Skip these for the view
A great room, no window
Aburi Hana is one of the city's best kaiseki rooms, but it sits below grade in Yorkville with no view at all, and it closes at the end of September 2026 for renovation. Book it for the cooking on another list; it has no place on a view ranking.
Lake, but not skyline
The Rectory Cafe on Ward's Island faces the open lake, partly screened by a sea wall, rather than the downtown skyline. It is a lovely island lunch, but if it is the city view you want, stay on the mainland with Canoe or The Chase.
How to get the view in Toronto
Toronto's views come in three kinds. Up high, Canoe on 54 and 360 atop the CN Tower give you the full skyline; ask for a window table at Canoe and time 360 for a single slow revolution at dusk. At eye level, Aera on 38 and The Chase on 5 put you among the towers with a proper kitchen behind the glass.
At the water, Miku and Pearl trade altitude for the lake, which is the better call in daylight when the harbour is busy. Book the tower rooms a week or two ahead and name a window seat, because the view tables go first; the waterfront rooms are easier, and Pearl is a walk-in for weekend dim sum.
Frequently asked
Which Toronto restaurant has the best view?
Canoe on the 54th floor of the TD Bank Tower is the definitive Toronto skyline room, with the lake and CN Tower filling the windows and Ron McKinlay's modern Canadian cooking to match. For a full circle, 360 atop the CN Tower revolves once every seventy-two minutes at 351 metres. For a window seat, book either two weeks ahead, as the view tables are reserved first.
Is the food at the CN Tower restaurant any good?
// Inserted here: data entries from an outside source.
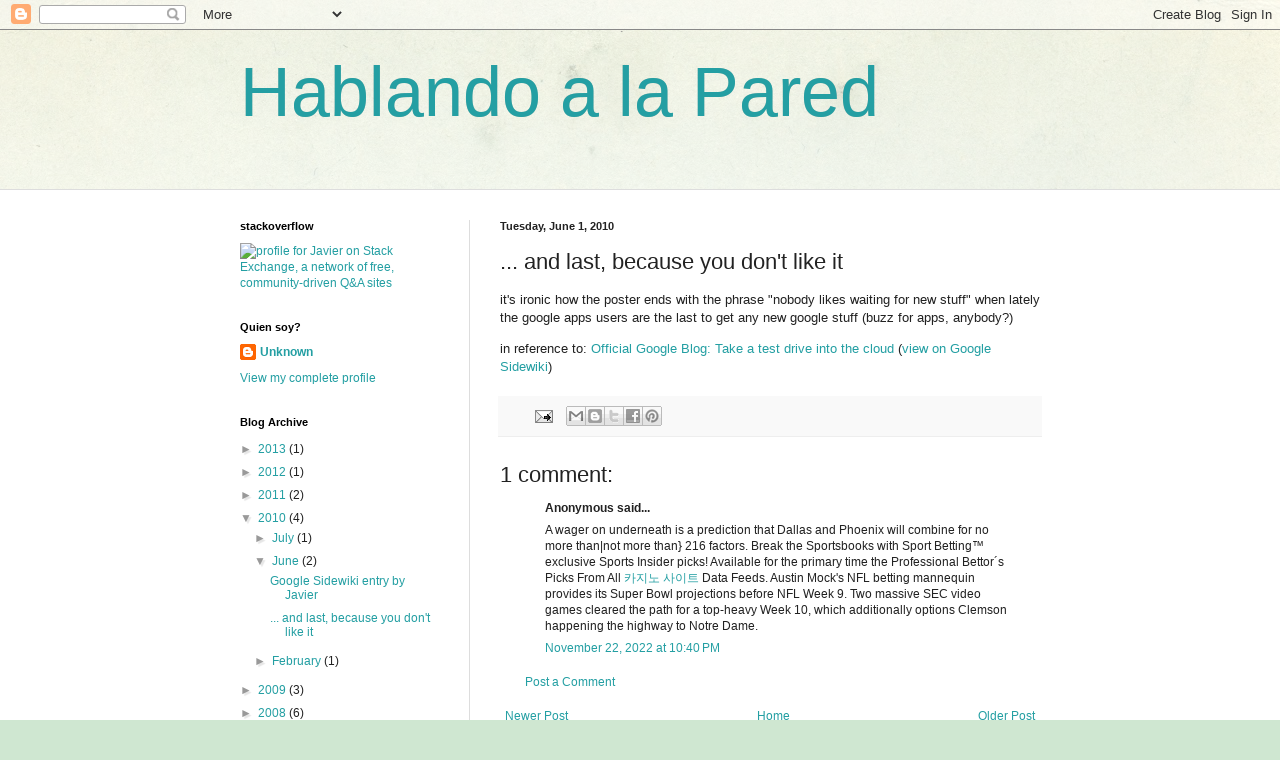

--- FILE ---
content_type: text/html; charset=utf-8
request_url: https://www.google.com/recaptcha/api2/aframe
body_size: 260
content:
<!DOCTYPE HTML><html><head><meta http-equiv="content-type" content="text/html; charset=UTF-8"></head><body><script nonce="Xo_7Z5v4uCKKR6-dzcUEkQ">/** Anti-fraud and anti-abuse applications only. See google.com/recaptcha */ try{var clients={'sodar':'https://pagead2.googlesyndication.com/pagead/sodar?'};window.addEventListener("message",function(a){try{if(a.source===window.parent){var b=JSON.parse(a.data);var c=clients[b['id']];if(c){var d=document.createElement('img');d.src=c+b['params']+'&rc='+(localStorage.getItem("rc::a")?sessionStorage.getItem("rc::b"):"");window.document.body.appendChild(d);sessionStorage.setItem("rc::e",parseInt(sessionStorage.getItem("rc::e")||0)+1);localStorage.setItem("rc::h",'1769028267789');}}}catch(b){}});window.parent.postMessage("_grecaptcha_ready", "*");}catch(b){}</script></body></html>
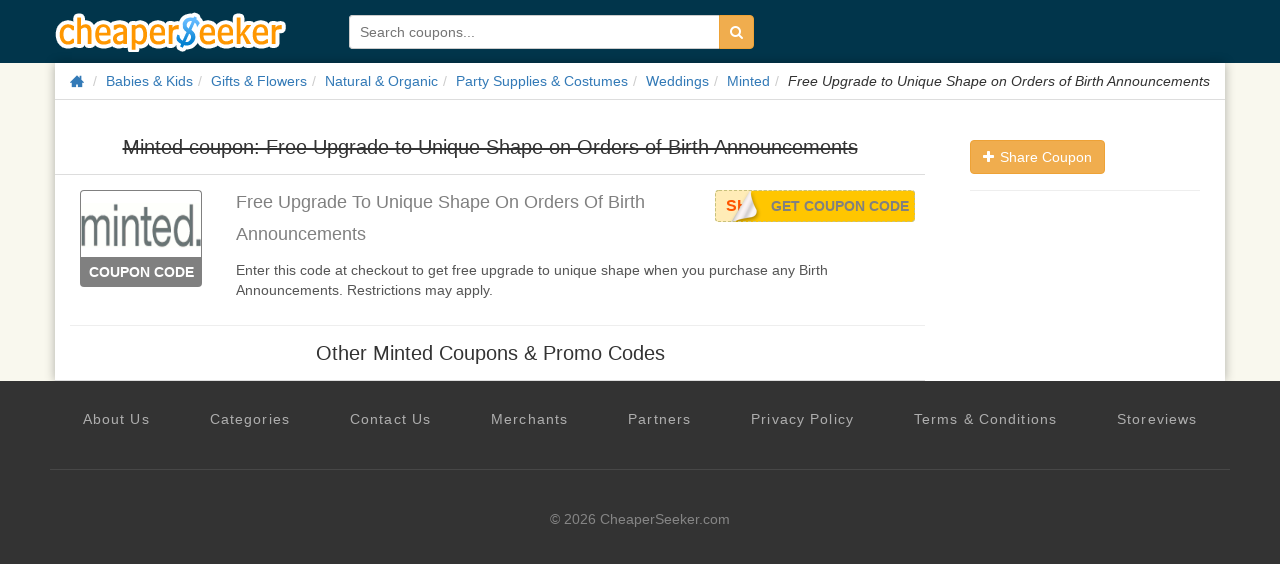

--- FILE ---
content_type: text/html; charset=utf-8
request_url: https://www.google.com/recaptcha/api2/aframe
body_size: 256
content:
<!DOCTYPE HTML><html><head><meta http-equiv="content-type" content="text/html; charset=UTF-8"></head><body><script nonce="hUvxrowPAqMPe7NkSQ4HIg">/** Anti-fraud and anti-abuse applications only. See google.com/recaptcha */ try{var clients={'sodar':'https://pagead2.googlesyndication.com/pagead/sodar?'};window.addEventListener("message",function(a){try{if(a.source===window.parent){var b=JSON.parse(a.data);var c=clients[b['id']];if(c){var d=document.createElement('img');d.src=c+b['params']+'&rc='+(localStorage.getItem("rc::a")?sessionStorage.getItem("rc::b"):"");window.document.body.appendChild(d);sessionStorage.setItem("rc::e",parseInt(sessionStorage.getItem("rc::e")||0)+1);localStorage.setItem("rc::h",'1770108177882');}}}catch(b){}});window.parent.postMessage("_grecaptcha_ready", "*");}catch(b){}</script></body></html>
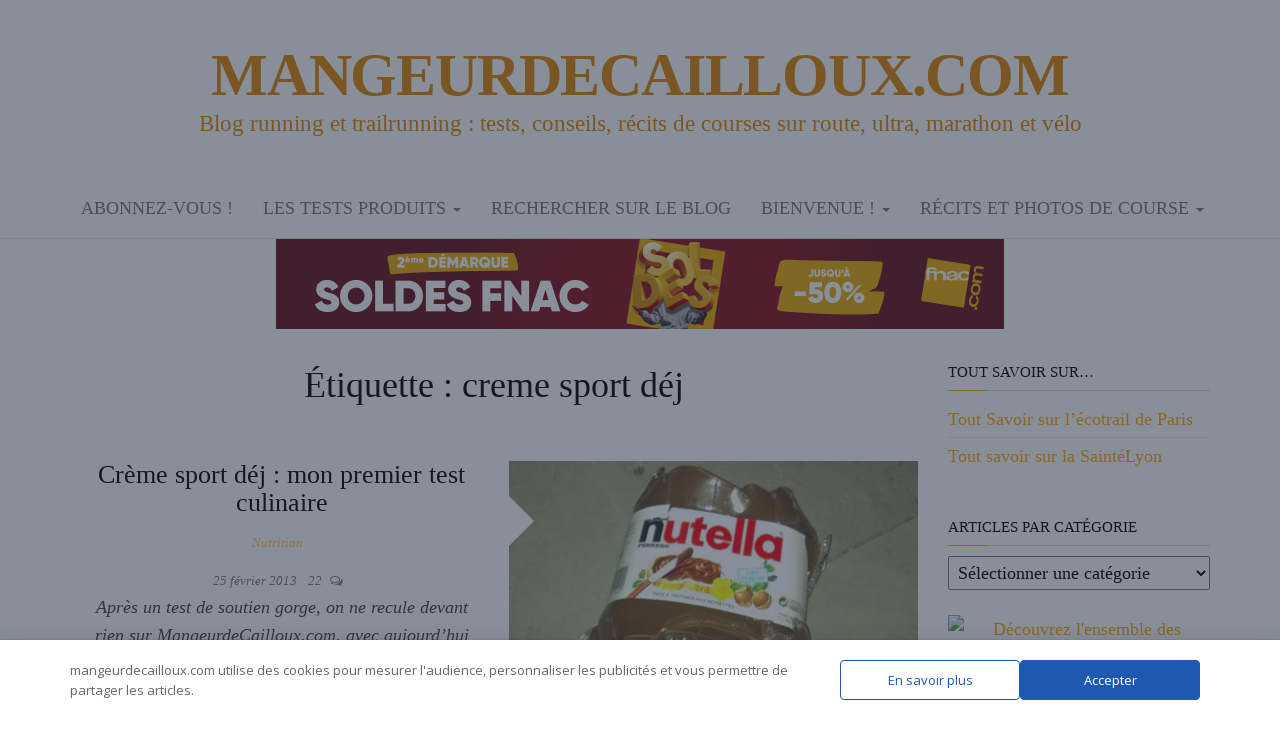

--- FILE ---
content_type: text/plain
request_url: https://automate-prod.storage.googleapis.com/info/5XX2LJ1NH5PImib9Ig5k6USwLr98X3g1
body_size: -99
content:
{"1105a17ea7617b6067b99bd3f987b598e4e7c45e":{"r":["560"]},"a790ab249dad2a37d158ae07d804c6c39a944c9e":{"r":["24274"]},"c89daf5ac63c11a326a19e2d5433778e9a259344":{"r":["44806"]},"esid":"JHEuDRpuL3U","version":"1.1.0"}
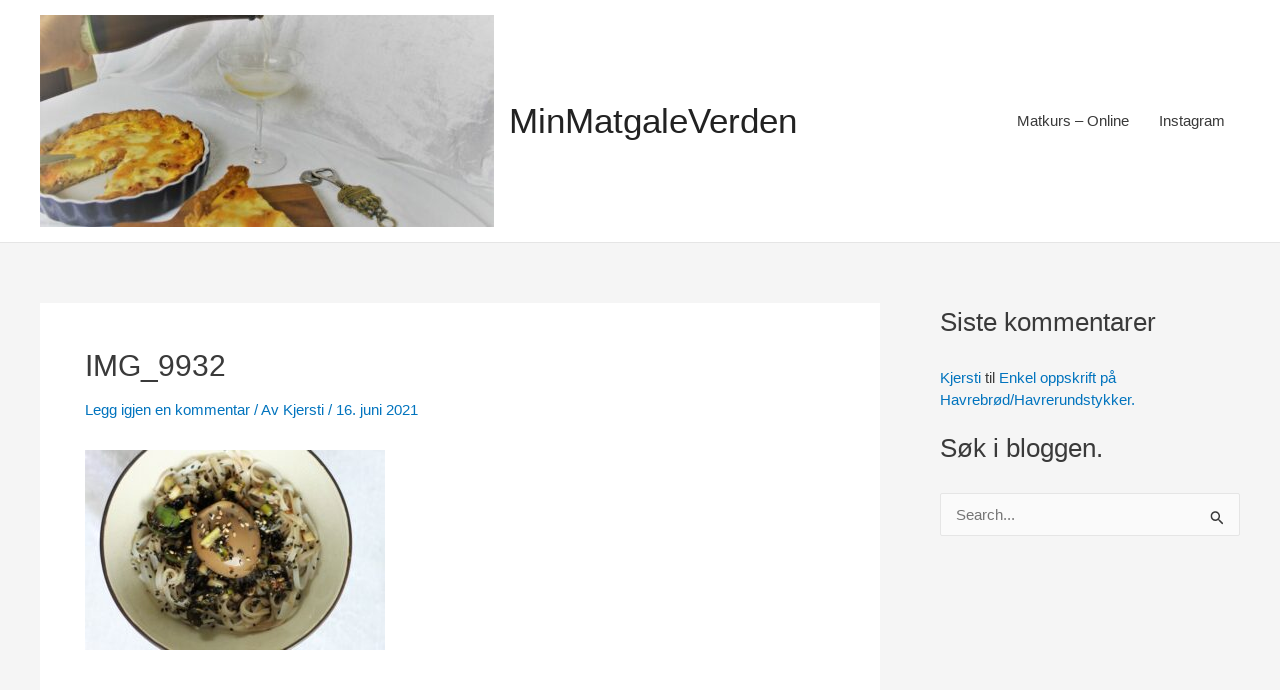

--- FILE ---
content_type: text/html; charset=utf-8
request_url: https://www.google.com/recaptcha/api2/aframe
body_size: 264
content:
<!DOCTYPE HTML><html><head><meta http-equiv="content-type" content="text/html; charset=UTF-8"></head><body><script nonce="MRne-g3Udog3XmsgbjepuQ">/** Anti-fraud and anti-abuse applications only. See google.com/recaptcha */ try{var clients={'sodar':'https://pagead2.googlesyndication.com/pagead/sodar?'};window.addEventListener("message",function(a){try{if(a.source===window.parent){var b=JSON.parse(a.data);var c=clients[b['id']];if(c){var d=document.createElement('img');d.src=c+b['params']+'&rc='+(localStorage.getItem("rc::a")?sessionStorage.getItem("rc::b"):"");window.document.body.appendChild(d);sessionStorage.setItem("rc::e",parseInt(sessionStorage.getItem("rc::e")||0)+1);localStorage.setItem("rc::h",'1769139233382');}}}catch(b){}});window.parent.postMessage("_grecaptcha_ready", "*");}catch(b){}</script></body></html>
Better than its tourist setting suggests. 360 The Restaurant runs an Ocean Wise seafood and steak menu under executive chef Angel Sevilla, with a three-course prix fixe at $90, and holds the Guinness record for the world's highest wine cellar. The room revolves once every seventy-two minutes at 351 metres, and the $75 food minimum folds in the elevator to the tower observation decks, so it earns its place as a view dinner.
Where can I eat with a lake view in Toronto?
On the Harbourfront. Miku at 10 Bay Street serves aburi sushi at water level with the lake through the glass, and Pearl Harbourfront looks over the harbour from the second floor of Queens Quay Terminal for Cantonese dim sum. Both put you beside the water rather than above the city, which is the better view in daylight when the harbour is busy. Ask for a window table.
How much is a view restaurant in Toronto?
Plan on $90 to $185 a head before drinks at the tower rooms, with Canoe's eight-course tasting at $185 and 360's prix fixe at $90. The waterfront is gentler: Miku's aburi prime set is $118 and Pearl's dim sum runs from around $8 a dish. A three-course prix fixe at Canoe, at $65, is the value way into the city's best skyline room.
Do you need to book Toronto view restaurants ahead?
For the tower rooms, yes. Canoe, 360, Aera and The Chase reserve their window and best-positioned tables first, so book a week or two ahead and ask specifically for a view seat, especially at sunset. The waterfront rooms are easier: Miku takes reservations and holds patio tables in summer, while Pearl Harbourfront is a straightforward walk-in for weekend dim sum by the lake.